Timeline in Jamaa el Fna

13 June 2014

Talvolta gli errori o le difficoltà possono portare a idee che fanno scaturire nuove consapevolezze o riflessioni che vanno oltre la circostanza di un determinato momento. È il caso di questa serie fotografica che realizzai a Jamaa el Fna, la nota piazza storica di Marrakech in Marocco.

Ero arrivato da pochi giorni a Marrakech e, come molti altri prima di me, ero stato affascinato dalla centrale piazza storica della città, Jamaa el Fna. Questa definiva il caos cittadino a partire dal tramonto.
Tutto in quel luogo era tanto: luci, colori, suoni e odori. Un miscuglio di cibo da strada, danzatori, musicisti, venditori di souvenir, stregoni, incantatori di serpenti, carretti e cavalli, ammaestratori di scimmie, cantastorie e gli immancabili turisti mordi e fuggi.

Sin dal mio primo giorno in Marocco mi ero scontrato con una difficoltà che non avevo mai incontrato precedentemente in altri luoghi, l’ostilità degli abitanti locali nei confronti della fotografia.
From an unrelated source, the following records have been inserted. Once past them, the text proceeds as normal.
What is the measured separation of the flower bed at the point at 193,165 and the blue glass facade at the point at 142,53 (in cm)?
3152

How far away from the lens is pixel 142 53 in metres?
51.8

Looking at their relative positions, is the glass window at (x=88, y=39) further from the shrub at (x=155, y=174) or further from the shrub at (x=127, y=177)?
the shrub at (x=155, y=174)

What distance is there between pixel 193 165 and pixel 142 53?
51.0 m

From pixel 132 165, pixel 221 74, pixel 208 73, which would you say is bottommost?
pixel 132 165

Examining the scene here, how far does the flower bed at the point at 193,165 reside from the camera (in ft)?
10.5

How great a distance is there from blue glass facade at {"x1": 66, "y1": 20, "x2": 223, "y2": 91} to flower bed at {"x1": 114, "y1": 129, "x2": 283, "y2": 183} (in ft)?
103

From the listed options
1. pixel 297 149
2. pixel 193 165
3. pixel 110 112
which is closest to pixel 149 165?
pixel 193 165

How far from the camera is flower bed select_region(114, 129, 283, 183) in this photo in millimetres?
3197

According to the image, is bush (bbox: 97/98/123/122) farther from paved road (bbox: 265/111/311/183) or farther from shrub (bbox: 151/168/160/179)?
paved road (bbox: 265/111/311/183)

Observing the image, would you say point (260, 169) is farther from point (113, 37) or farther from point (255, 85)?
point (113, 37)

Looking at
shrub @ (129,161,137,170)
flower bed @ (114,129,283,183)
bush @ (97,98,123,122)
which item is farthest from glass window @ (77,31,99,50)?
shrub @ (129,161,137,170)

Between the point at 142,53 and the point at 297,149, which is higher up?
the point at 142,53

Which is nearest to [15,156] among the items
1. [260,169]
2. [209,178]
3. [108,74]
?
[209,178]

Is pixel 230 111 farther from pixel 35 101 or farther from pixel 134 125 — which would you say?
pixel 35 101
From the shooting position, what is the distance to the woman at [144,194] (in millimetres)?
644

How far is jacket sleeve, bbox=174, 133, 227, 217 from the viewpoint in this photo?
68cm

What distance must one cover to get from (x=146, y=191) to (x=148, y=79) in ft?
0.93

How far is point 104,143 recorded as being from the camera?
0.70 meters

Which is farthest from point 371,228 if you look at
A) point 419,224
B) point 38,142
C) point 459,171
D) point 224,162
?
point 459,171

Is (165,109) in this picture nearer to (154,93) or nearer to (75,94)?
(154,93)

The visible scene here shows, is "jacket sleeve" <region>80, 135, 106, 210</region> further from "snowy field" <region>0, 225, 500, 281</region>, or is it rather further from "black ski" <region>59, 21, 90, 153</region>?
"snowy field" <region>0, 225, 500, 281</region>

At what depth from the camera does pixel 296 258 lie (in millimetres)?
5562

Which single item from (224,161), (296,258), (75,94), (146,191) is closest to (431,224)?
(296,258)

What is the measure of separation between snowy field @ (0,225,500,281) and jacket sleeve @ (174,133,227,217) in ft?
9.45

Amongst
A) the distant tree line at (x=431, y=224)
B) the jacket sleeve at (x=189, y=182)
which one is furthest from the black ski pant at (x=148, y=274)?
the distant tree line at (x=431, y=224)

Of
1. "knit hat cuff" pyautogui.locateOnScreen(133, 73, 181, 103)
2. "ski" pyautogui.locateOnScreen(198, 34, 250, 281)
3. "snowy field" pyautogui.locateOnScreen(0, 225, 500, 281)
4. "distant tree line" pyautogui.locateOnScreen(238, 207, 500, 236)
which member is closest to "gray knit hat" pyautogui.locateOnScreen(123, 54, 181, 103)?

Un astio che sembrava attivarsi solo nei confronti del fotografo viaggiatore autonomo, privo di un gruppo organizzato o di una guida locale. Nei giorni precedenti mi era successo di essere più volte aggredito sia verbalmente che fisicamente per aver fotografato normali scene di vita quotidiana lungo le strade.

© Valerio Bellone

Intimidito e sconfortato da questa situazione cercai un modo per catturare le immagini che mi interessavano senza dare troppo nell’occhio. Così decisi di nascondere la macchina fotografica sotto una sciarpa. Questa modalità però mi costringeva a fotografare senza guardare in camera, costruendo quindi delle inquadature a istinto. Il primo scatto che realizzai in questo modo fu quello che diede inizio al tutto. Infatti sorse in me una piccola illuminazione nata da un errore fotografico nel settaggio dei tempi di scatto. Avendo impostato per sbaglio un tempo di scatto lungo, la prima foto che avevo scattato a Jamaa el Fna venne particolarmente mossa.

Guardando sul monitor della fotocamera quello che avevo appena immortalato, si accese in me la consapevolezza che sino a quel momento mi ero vincolato a un’idea stereotipata di fotografia, ovvero come strumento utile a cristallizzare il tempo di un evento, di una persona o di un luogo in qualcosa da rendere eterno.
La riflessione che feci a quel punto è che di eterno non vi è nulla, se non l’illusione di noi esseri umani di trovare soluzioni evolutive e tecniche che ci donino l’eternità. Ma nei tempi del cosmo, nel quale siamo inseriti con il “nostro” piccolo pianeta, i fragili corpi mortali dei quali siamo muniti – e tutta la presunzione umana di essere capaci di fare cose grandi e indimenticabili – si esauriscono nello stesso tempo di un battito del cuore.
Tra milioni di anni non esisterà più nessuno che ricorderà l’umanità e quel che ha fatto. Questa idea potrebbe sembrare nichilista e disincentivante ma questo è vero solo se ci si limita a pensare l’esistenza in modo materiale e corporeo.
Come praticante di taichi ho guadagnato la consapevolezza che il tempo fisico-materiale è qualcosa sul quale noi umani abbiamo eccessive aspettative, limitati da quel che è tangibile per la nostra mente razionale, più che dai nostri sensi estesi.

Con questa ideea chiara nela mia mente decisi di continuare a fotografre con dei tempi di scatto lunghi, così da caturare i movimenti, miei e delle persone che mi circondavano, come diluiti nel tempo più che fissati in uno specifico momento di una presunta timeline (linea temporale). Fotografie che sono oggi il mio umile invito artistico a riflettere sul fatto che siamo di passaggio. Di fatto viviamo in un eterno presente con il nostro corpo mortale. Il passato è utile a riflettere su quel che possiamo migliorare nel presente e il futuro è utile per dare una via al nostro presente che rimane in continuo mutamento. Dovremmo imparare a vivere senza ossessiva aspettativa, ansia e malinconia, godendo del momento attuale, l’unica cosa che davvero ci appartiene, qui ed ora, quanto più possibile.